[Document passage]:
— Start —

While all the previous instruction prefetching techniques [Smith 1978; 1982; Smith and Hsu 1992; Pierce and Mudge 1996; Joseph and Grunwald 1997; Luk and Mowry 1998] were designed for improving the average-case performance, this paper proposes two instruction prefetching techniques specifically devised for enhancing the worstcase performance, which are particularly useful for real-time applications. More specifically, we study a loop-based approach and a WCET-oriented approach to prefetching instructions efficiently for reducing the worst-case execution time of realtime applications, which can also overcome the deficiencies of the Next-N-Line prefetching [Smith 1978; 1982]. Our experiments indicate that both proposed instruction prefetching techniques can achieve much better worst-case execution cycles than the Next-N-Line prefetching. Also, the loopbased approach outperforms the Next-N-Line prefetching in the average-case performance, while the WCEToriented approach is not always superior in terms of the average-case performance.

The rest of this paper is organized as the follows. Section 2 introduces the loopbased instruction prefetching strategy. Section 3 presents the WCET-oriented instruction prefetching technique. The evaluation methodology is explained in Section 4, and the experimental results are given in Section 5. Related work is discussed in Section 6. Finally, we draw conclusions in Section 7.

#### 2. LOOP-BASED INSTRUCTION PREFETCHING

The Next-N-Line prefetcher, proposed by Smith et al. [Smith 1978; 1982], always prefetches the next N cache lines. While this prefetching policy is effective during the sequential execution phase of the program, it becomes less useful or even harmful when the control flow of runtime execution changes. In particular, the Next-N-Line prefetcher [Smith 1978; 1982] is problematic at the boundaries of loops, which are common in real-time applications. Since loops are likely to execute by many times (especially in the worst case), the instructions prefetched after the loop branch (e.g., the branch that leads to the backward edge in the control flow graph [Muchnic 1997]) are useless, if not detrimental, except for the last loop iteration. Moreover, this adverse effect of wrong instruction prefetching will be repeated, until the loop is finished. To address this problem, we propose the loop-based prefetching, which exploits the loop information to enhance the efficiency and performance of the Next-N-Line prefetcher.

— End —

[Exercise requirements]:
1. Print the part of the prefetching passage that opens with the words containing "The rest of" and closes with "in Section 7.".
2. For each statement, answer yes or no according to the prefetching passage, and quote the exact words from the passage that decide it. (a) The Next-N-Line prefetcher always fetches the next N cache lines. (b) Related work is covered in Section 5. (c) Loops are rare in real-time applications.
3. Write the next part of the prefetching passage, starting right after its last sentence.
The data after this point have nothing to do with the prefetching passage.

[Collected data]:
— Start —

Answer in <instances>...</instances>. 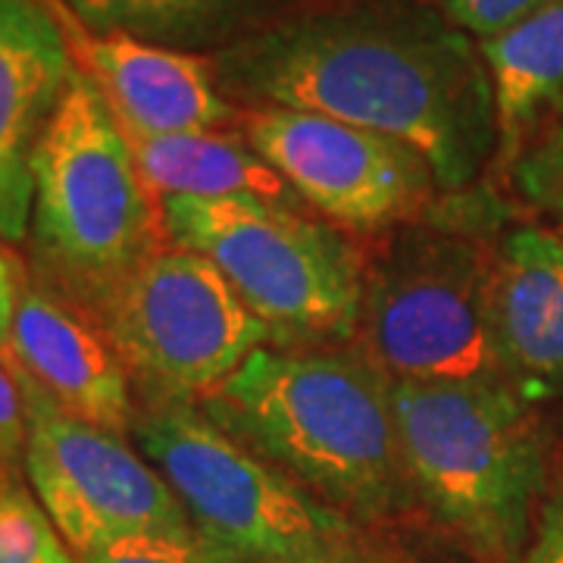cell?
<instances>
[{"label":"cell","mask_w":563,"mask_h":563,"mask_svg":"<svg viewBox=\"0 0 563 563\" xmlns=\"http://www.w3.org/2000/svg\"><path fill=\"white\" fill-rule=\"evenodd\" d=\"M225 98L320 113L404 141L442 191L495 157V103L479 44L422 0H347L282 16L213 54Z\"/></svg>","instance_id":"obj_1"},{"label":"cell","mask_w":563,"mask_h":563,"mask_svg":"<svg viewBox=\"0 0 563 563\" xmlns=\"http://www.w3.org/2000/svg\"><path fill=\"white\" fill-rule=\"evenodd\" d=\"M203 413L339 514L376 520L413 498L391 383L366 357L261 347Z\"/></svg>","instance_id":"obj_2"},{"label":"cell","mask_w":563,"mask_h":563,"mask_svg":"<svg viewBox=\"0 0 563 563\" xmlns=\"http://www.w3.org/2000/svg\"><path fill=\"white\" fill-rule=\"evenodd\" d=\"M32 279L98 320L122 282L166 244V232L132 144L79 66L32 151Z\"/></svg>","instance_id":"obj_3"},{"label":"cell","mask_w":563,"mask_h":563,"mask_svg":"<svg viewBox=\"0 0 563 563\" xmlns=\"http://www.w3.org/2000/svg\"><path fill=\"white\" fill-rule=\"evenodd\" d=\"M413 495L485 561H514L544 488L539 422L510 385L391 383Z\"/></svg>","instance_id":"obj_4"},{"label":"cell","mask_w":563,"mask_h":563,"mask_svg":"<svg viewBox=\"0 0 563 563\" xmlns=\"http://www.w3.org/2000/svg\"><path fill=\"white\" fill-rule=\"evenodd\" d=\"M166 242L201 254L273 332V342H329L357 332L366 273L357 247L298 207L163 198Z\"/></svg>","instance_id":"obj_5"},{"label":"cell","mask_w":563,"mask_h":563,"mask_svg":"<svg viewBox=\"0 0 563 563\" xmlns=\"http://www.w3.org/2000/svg\"><path fill=\"white\" fill-rule=\"evenodd\" d=\"M132 435L195 529L244 563H361L354 532L335 507H322L198 407L147 404Z\"/></svg>","instance_id":"obj_6"},{"label":"cell","mask_w":563,"mask_h":563,"mask_svg":"<svg viewBox=\"0 0 563 563\" xmlns=\"http://www.w3.org/2000/svg\"><path fill=\"white\" fill-rule=\"evenodd\" d=\"M492 257L448 229L401 232L363 285L366 361L388 383L507 385L488 313Z\"/></svg>","instance_id":"obj_7"},{"label":"cell","mask_w":563,"mask_h":563,"mask_svg":"<svg viewBox=\"0 0 563 563\" xmlns=\"http://www.w3.org/2000/svg\"><path fill=\"white\" fill-rule=\"evenodd\" d=\"M95 325L147 404L203 401L273 342L213 263L169 242L122 282Z\"/></svg>","instance_id":"obj_8"},{"label":"cell","mask_w":563,"mask_h":563,"mask_svg":"<svg viewBox=\"0 0 563 563\" xmlns=\"http://www.w3.org/2000/svg\"><path fill=\"white\" fill-rule=\"evenodd\" d=\"M13 376L25 404L29 483L76 561L132 536L195 529L161 470L122 435L69 417L20 369Z\"/></svg>","instance_id":"obj_9"},{"label":"cell","mask_w":563,"mask_h":563,"mask_svg":"<svg viewBox=\"0 0 563 563\" xmlns=\"http://www.w3.org/2000/svg\"><path fill=\"white\" fill-rule=\"evenodd\" d=\"M239 129L288 188L347 229L413 222L439 191L432 166L404 141L320 113L251 107Z\"/></svg>","instance_id":"obj_10"},{"label":"cell","mask_w":563,"mask_h":563,"mask_svg":"<svg viewBox=\"0 0 563 563\" xmlns=\"http://www.w3.org/2000/svg\"><path fill=\"white\" fill-rule=\"evenodd\" d=\"M73 69L66 20L44 0H0V242H29L32 151Z\"/></svg>","instance_id":"obj_11"},{"label":"cell","mask_w":563,"mask_h":563,"mask_svg":"<svg viewBox=\"0 0 563 563\" xmlns=\"http://www.w3.org/2000/svg\"><path fill=\"white\" fill-rule=\"evenodd\" d=\"M79 69L98 85L125 139L222 132L242 120L217 79L213 57L129 35H69Z\"/></svg>","instance_id":"obj_12"},{"label":"cell","mask_w":563,"mask_h":563,"mask_svg":"<svg viewBox=\"0 0 563 563\" xmlns=\"http://www.w3.org/2000/svg\"><path fill=\"white\" fill-rule=\"evenodd\" d=\"M13 369L76 420L113 435L135 426L132 379L103 332L73 303L20 273L13 317Z\"/></svg>","instance_id":"obj_13"},{"label":"cell","mask_w":563,"mask_h":563,"mask_svg":"<svg viewBox=\"0 0 563 563\" xmlns=\"http://www.w3.org/2000/svg\"><path fill=\"white\" fill-rule=\"evenodd\" d=\"M492 339L507 385L523 398L563 391V235L510 229L492 257Z\"/></svg>","instance_id":"obj_14"},{"label":"cell","mask_w":563,"mask_h":563,"mask_svg":"<svg viewBox=\"0 0 563 563\" xmlns=\"http://www.w3.org/2000/svg\"><path fill=\"white\" fill-rule=\"evenodd\" d=\"M476 44L495 103V169L510 173L532 139L563 110V0Z\"/></svg>","instance_id":"obj_15"},{"label":"cell","mask_w":563,"mask_h":563,"mask_svg":"<svg viewBox=\"0 0 563 563\" xmlns=\"http://www.w3.org/2000/svg\"><path fill=\"white\" fill-rule=\"evenodd\" d=\"M129 144L141 181L157 203L173 195L210 201L244 198L279 207H298L301 201L239 132L129 139Z\"/></svg>","instance_id":"obj_16"},{"label":"cell","mask_w":563,"mask_h":563,"mask_svg":"<svg viewBox=\"0 0 563 563\" xmlns=\"http://www.w3.org/2000/svg\"><path fill=\"white\" fill-rule=\"evenodd\" d=\"M269 0H66L69 16L91 35H129L163 47L239 41Z\"/></svg>","instance_id":"obj_17"},{"label":"cell","mask_w":563,"mask_h":563,"mask_svg":"<svg viewBox=\"0 0 563 563\" xmlns=\"http://www.w3.org/2000/svg\"><path fill=\"white\" fill-rule=\"evenodd\" d=\"M0 563H76L35 492L0 485Z\"/></svg>","instance_id":"obj_18"},{"label":"cell","mask_w":563,"mask_h":563,"mask_svg":"<svg viewBox=\"0 0 563 563\" xmlns=\"http://www.w3.org/2000/svg\"><path fill=\"white\" fill-rule=\"evenodd\" d=\"M507 176L532 210L563 217V110L532 139Z\"/></svg>","instance_id":"obj_19"},{"label":"cell","mask_w":563,"mask_h":563,"mask_svg":"<svg viewBox=\"0 0 563 563\" xmlns=\"http://www.w3.org/2000/svg\"><path fill=\"white\" fill-rule=\"evenodd\" d=\"M76 563H244L232 551L210 542L198 529L191 532H157L132 536L122 542L98 548Z\"/></svg>","instance_id":"obj_20"},{"label":"cell","mask_w":563,"mask_h":563,"mask_svg":"<svg viewBox=\"0 0 563 563\" xmlns=\"http://www.w3.org/2000/svg\"><path fill=\"white\" fill-rule=\"evenodd\" d=\"M554 0H442L448 20L473 41L495 38L510 32L529 16H536Z\"/></svg>","instance_id":"obj_21"},{"label":"cell","mask_w":563,"mask_h":563,"mask_svg":"<svg viewBox=\"0 0 563 563\" xmlns=\"http://www.w3.org/2000/svg\"><path fill=\"white\" fill-rule=\"evenodd\" d=\"M25 448V404L13 369L0 361V457L22 454Z\"/></svg>","instance_id":"obj_22"},{"label":"cell","mask_w":563,"mask_h":563,"mask_svg":"<svg viewBox=\"0 0 563 563\" xmlns=\"http://www.w3.org/2000/svg\"><path fill=\"white\" fill-rule=\"evenodd\" d=\"M523 563H563V498L544 504L536 539L529 544Z\"/></svg>","instance_id":"obj_23"},{"label":"cell","mask_w":563,"mask_h":563,"mask_svg":"<svg viewBox=\"0 0 563 563\" xmlns=\"http://www.w3.org/2000/svg\"><path fill=\"white\" fill-rule=\"evenodd\" d=\"M20 295V269L0 251V361H13V317Z\"/></svg>","instance_id":"obj_24"},{"label":"cell","mask_w":563,"mask_h":563,"mask_svg":"<svg viewBox=\"0 0 563 563\" xmlns=\"http://www.w3.org/2000/svg\"><path fill=\"white\" fill-rule=\"evenodd\" d=\"M561 235H563V217H561Z\"/></svg>","instance_id":"obj_25"}]
</instances>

— End —

[Answers by task]:
1.
The rest of this paper is organized as the follows. Section 2 introduces the loopbased instruction prefetching strategy. Section 3 presents the WCET-oriented instruction prefetching technique. The evaluation methodology is explained in Section 4, and the experimental results are given in Section 5. Related work is discussed in Section 6. Finally, we draw conclusions in Section 7.

2.
(a) Yes: "always prefetches the next N cache lines"
(b) No: "Related work is discussed in Section 6."
(c) No: "which are common in real-time applications"

3.
The loop-based instruction prefetching is built upon the Next-N-Line prefetcher [Smith 1978; 1982]. In the loop-based prefetching, normally instructions are still prefetched sequentially just like the Next-N-Line prefetcher; however, when a loop branch is encountered, the loop-based prefetcher will prefetch *N lines of instructions from the beginning of the loop* (i.e., the target address of the loop branch), not the next N lines after the loop. The reason is that in the worst case, the loop branch is usually taken except the last iteration.

Consequently, by prefetching instructions from the beginning of the loop rather than the subsequent instructions after the loop body (i.e., on the fall-through path), the direction of the instruction prefetching is kept consistent with the runtime instruction fetching flow (except for the last loop iteration), potentially resulting in better performance.

The architectural support for the loop-directed instruction prefetching is depicted in Figure 1. We extend the traditional Next-N-Line prefetcher by simply adding a few components, including a *loop branch address* register, a control signal *LoopBranch-Enable*, a hardware table, and a multiplexer. The hardware table is used to store the address of each loop branch and the associated loop header (i.e., the first instruction of each loop). Since both loop branches and loop headers can be identified statically at the compilation time [Muchnic 1997], we propose to store those addresses into the hardware table before we run the program. Because typically there are only a small number of static loops in a real-time program (although they may dominate the execution time), the loop address hardware table can be kept small. In our experiments, we use a hardware table with 8 entries, which has insignificant hardware overhead.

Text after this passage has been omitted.